CMT-LLM: Contextual Multi-Talker ASR Utilizing Large Language Models
- URL: http://arxiv.org/abs/2506.12059v1
- Date: Sat, 31 May 2025 07:26:44 GMT
- Title: CMT-LLM: Contextual Multi-Talker ASR Utilizing Large Language Models
- Authors: Jiajun He, Naoki Sawada, Koichi Miyazaki, Tomoki Toda,
- Abstract summary: We propose a unified framework that combines multi-talker overlapping speech recognition and contextual biasing into a single task.<n>Our approach outperforms traditional contextual biasing methods, achieving a WER of 7.9% on LibriMix and 32.9% on AMI SDM.

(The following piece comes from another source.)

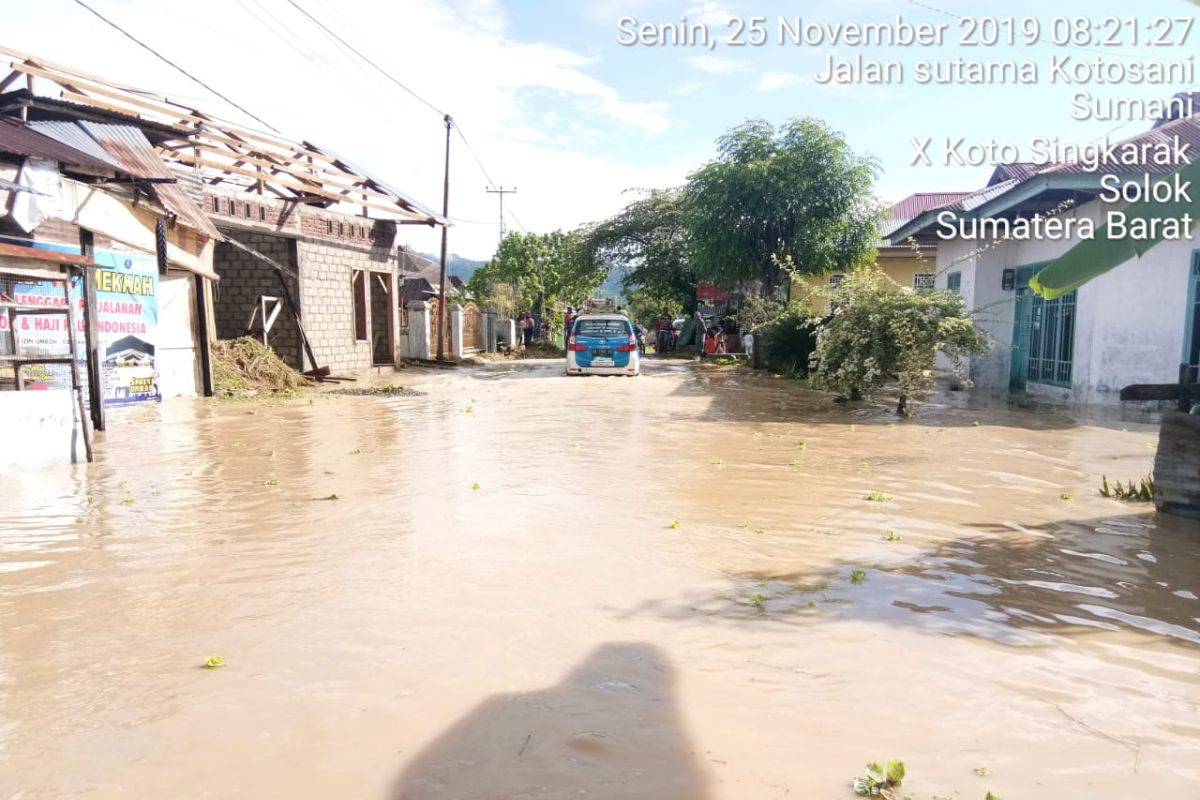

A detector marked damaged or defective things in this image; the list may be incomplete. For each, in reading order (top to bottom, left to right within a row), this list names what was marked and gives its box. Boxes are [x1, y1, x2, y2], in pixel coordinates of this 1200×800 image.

- Score: 23.278483193586887
- License: http://arxiv.org/licenses/nonexclusive-distrib/1.0/
- Abstract: In real-world applications, automatic speech recognition (ASR) systems must handle overlapping speech from multiple speakers and recognize rare words like technical terms. Traditional methods address multi-talker ASR and contextual biasing separately, limiting performance in complex scenarios. We propose a unified framework that combines multi-talker overlapping speech recognition and contextual biasing into a single task. Our ASR method integrates pretrained speech encoders and large language models (LLMs), using optimized finetuning strategies. We also introduce a two-stage filtering algorithm to efficiently identify relevant rare words from large biasing lists and incorporate them into the LLM's prompt input, enhancing rare word recognition. Experiments show that our approach outperforms traditional contextual biasing methods, achieving a WER of 7.9% on LibriMix and 32.9% on AMI SDM when the biasing size is 1,000, demonstrating its effectiveness in complex speech scenarios.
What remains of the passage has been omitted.